186) Patil 2025: “When Bugs Linger: A Study of Anomalous Resolution Time Outliers and Their Themes” https://arxiv.org/abs/2509.16140

…specific bug reports experience unusually long resolution times…with anomalies often clustering around test failures, enhancement requests, and user interface issues.

187) Wang et al 2025: “Incentives and Outcomes in Bug Bounties” https://arxiv.org/abs/2509.16655

Looks at the impact of Google increasing bug bounties in July 2024, and finds that it increased the volume of high-value bug received and “both redirected the attention of veteran researchers and attracted new top security researchers”.

188) Diallo et al 2025: “Security Evaluation of Android apps in budget African Mobile Devices” https://arxiv.org/abs/2509.18800

Of 1544 applications, 145 disclose sensitive data, 249 expose critical components without sufficient safeguards, 226 execute privileged or dangerous commands, 79 interact with SMS messages, 33 perform silent installations, and one vendor-supplied package appears to transmit device IDs and locations to a third party.

189) Stray et al 2025: “Developer Productivity With and Without GitHub Copilot: A Longitudinal Mixed-Methods Case Study”

https://arxiv.org/abs/2509.20353 Among other things, “…individuals who used Copilot were consistently more active than non-users, even prior to Copilot’s introduction.”

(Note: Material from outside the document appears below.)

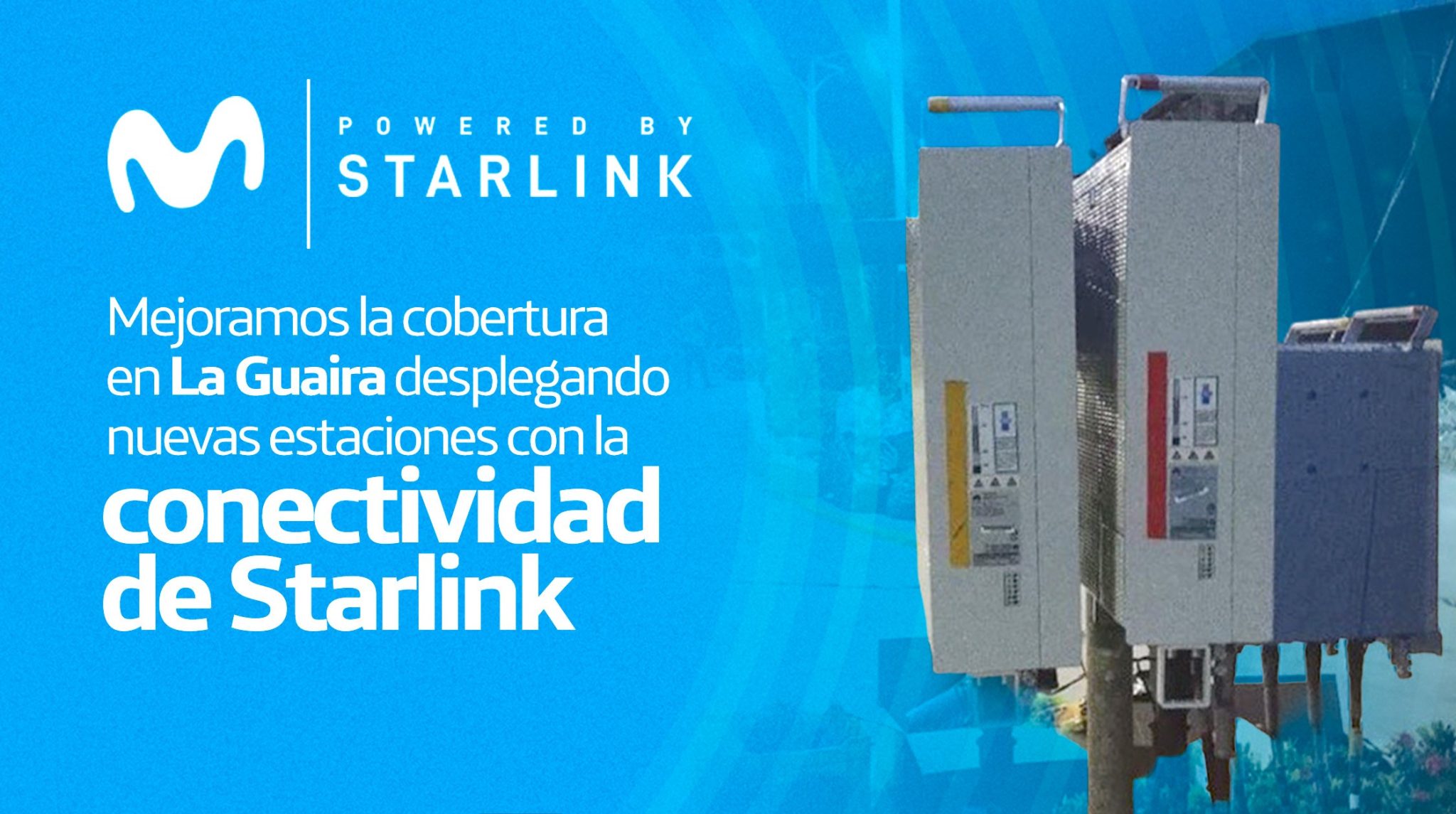 Mejoramos la cobertura en La Guaira desplegando nuevas estaciones con la conectividad satelital de Starlink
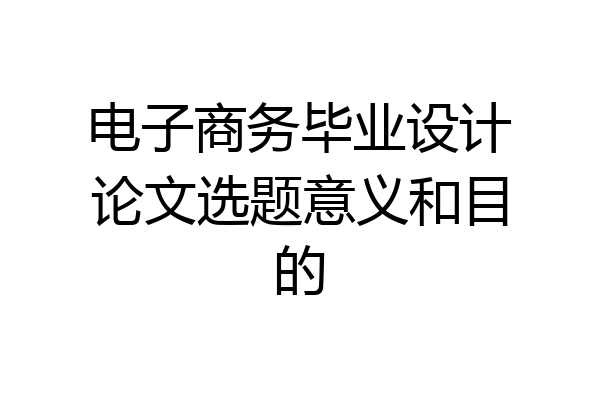 电子商务毕业设计论文选题意义和目的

190) Kumar et al 2025: “Intuition to Evidence: Measuring AI’s True Impact on Developer Productivity” https://arxiv.org/abs/2509.19708

“…demonstrates statistically significant productivity improvements, including an overall 31.8% reduction in PR review cycle time.” Note: I tried to visit the authors’ site 1mg.com to learn more about them, but was blocked at their end each time.

191) Liggesmeyer et al 2025: “Protocol Testing with I/O Grammars” https://arxiv.org/abs/2509.20308

Proposes a novel approach to protocol testing that combines input generation and output checking in a single framework.

192) Ouf et al 2025: “Reverse Engineering User Stories from Code using Large Language Models” https://arxiv.org/abs/2509.19587

“…a single illustrative example enables the smallest model (8B) to match the performance of a much larger 70B model. In contrast, structured reasoning via Chain-of-Thought offers only marginal gains, primarily for larger models.”